What doesn't qualify: Your primary residence, a vacation home used primarily for personal use, property held primarily for resale (flips), or any property owned less than 12-24 months (the IRS looks closely at holding period).
The Two Deadlines That Matter
1031 exchanges have two inflexible deadlines. Miss either one by even a single day and the entire exchange fails — no exceptions, no extensions.
The NJ Exit Tax
New Jersey's "exit tax" is technically an estimated gross income tax (GIT) prepayment. It applies when:
You're selling NJ property and (a) you're moving out of NJ, (b) you're already a non-resident, (c) the seller is a trust, estate, or certain business entities.
The withholding amount is the greater of 2% of the sale price or 8.97% of the estimated gain. On a $700K property with $200K in gain, that's $17,940 (8.97% × $200K) withheld at closing.
The 1031 Exchange Exemption
Sellers completing a 1031 exchange can apply for an exemption from the exit tax withholding by filing Form GIT/REP-3 with the NJ Division of Taxation before closing. This is critical — but the form must be filed and acknowledged before the closing date. Many attorneys and sellers miss this, resulting in thousands of dollars unnecessarily withheld that must then be recovered through a tax return refund (which can take months).

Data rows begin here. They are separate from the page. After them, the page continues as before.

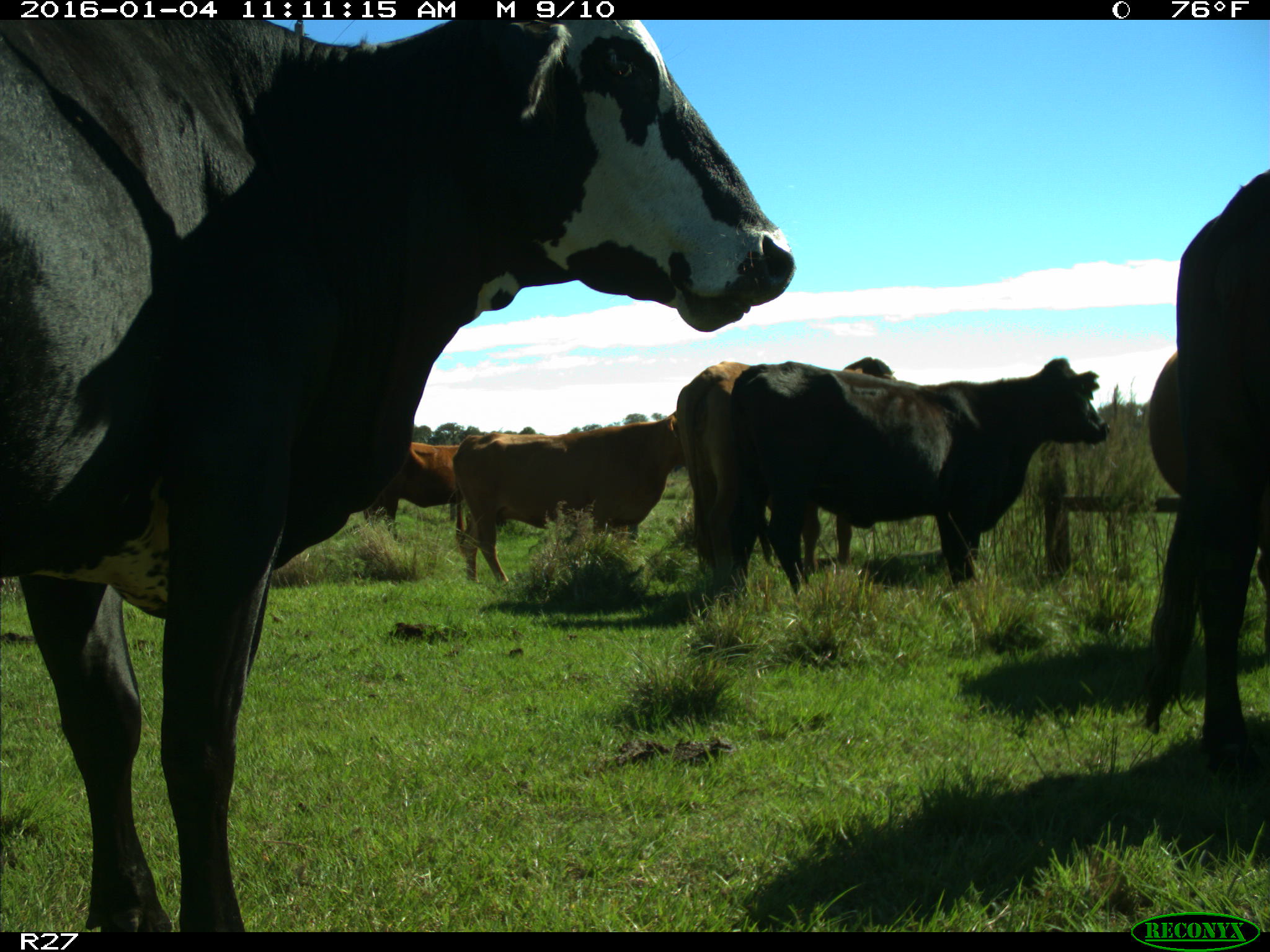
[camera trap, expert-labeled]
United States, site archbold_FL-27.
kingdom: Animalia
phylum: Chordata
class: Mammalia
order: Artiodactyla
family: Bovidae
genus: Bos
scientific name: Bos taurus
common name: domestic cow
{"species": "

Tax Savings: A Real Example
NJ investor sells a rental property they've held for 10 years:
| Item | Amount |
|---|---|
| Sale price | $650,000 |
| Original purchase price | $380,000 |
| Improvements over 10 years | $45,000 |
| Depreciation claimed | $110,000 |
| Adjusted basis | $315,000 |
| Total gain | $335,000 |
| Federal capital gains (20%) | $45,000 |
| Depreciation recapture (25%) | $27,500 |
| Net investment income tax (3.8%) | $12,730 |
| NJ state income tax (~8.97%) | $30,050 |
| Total tax without 1031 | $115,280 |
| Tax with 1031 exchange | $0 (deferred) |
That $115,280 stays invested and compounding. Over 20 more years at 4% appreciation, that deferred tax generates an additional ~$137,000 in wealth.
Types of 1031 Exchanges
Simultaneous Exchange
Both properties close on the same day. Clean but logistically difficult in practice. Rarely used.
Delayed Exchange (Most Common)
The standard approach: sell first, then buy within 180 days. A Qualified Intermediary holds the proceeds between transactions. This is what 95%+ of exchangors use.
Reverse Exchange
Buy the replacement property first, then sell the relinquished property within 180 days. Useful when you find the perfect replacement before your current property sells. More complex and expensive (the QI must take title temporarily through an Exchange Accommodation Titleholder), but legal and sometimes necessary in hot markets.
Build-to-Suit (Improvement) Exchange
Use exchange proceeds to build or improve the replacement property. The construction must be completed within 180 days. Useful for investors who want to buy land and build, or substantially renovate a property using tax-deferred dollars.
For international investors: FIRPTA + 1031
Foreign investors selling US property face FIRPTA withholding (typically 15% of the sale price) in addition to NJ exit tax. A 1031 exchange can potentially defer both — but the rules are more complex and require experienced tax counsel. We work with international tax advisors who specialize in this intersection.
We regularly assist investors from China, Taiwan, and India with cross-border real estate transactions. Bilingual Mandarin/English. International services →
Choosing a Qualified Intermediary
Your QI holds potentially hundreds of thousands of your dollars. Choose carefully:
Requirements: The QI cannot be your attorney, accountant, real estate agent, or anyone who has served as your agent in the past 2 years. They must be an independent third party.
What to verify: Fidelity bond or errors & omissions insurance, segregated accounts (your funds not commingled with other clients), FDIC-insured accounts, experience with NJ-specific GIT/REP filings, and a transparent fee structure ($750-$1,200 is typical for a standard delayed exchange).
We can recommend several QIs we've worked with successfully — but the choice is yours.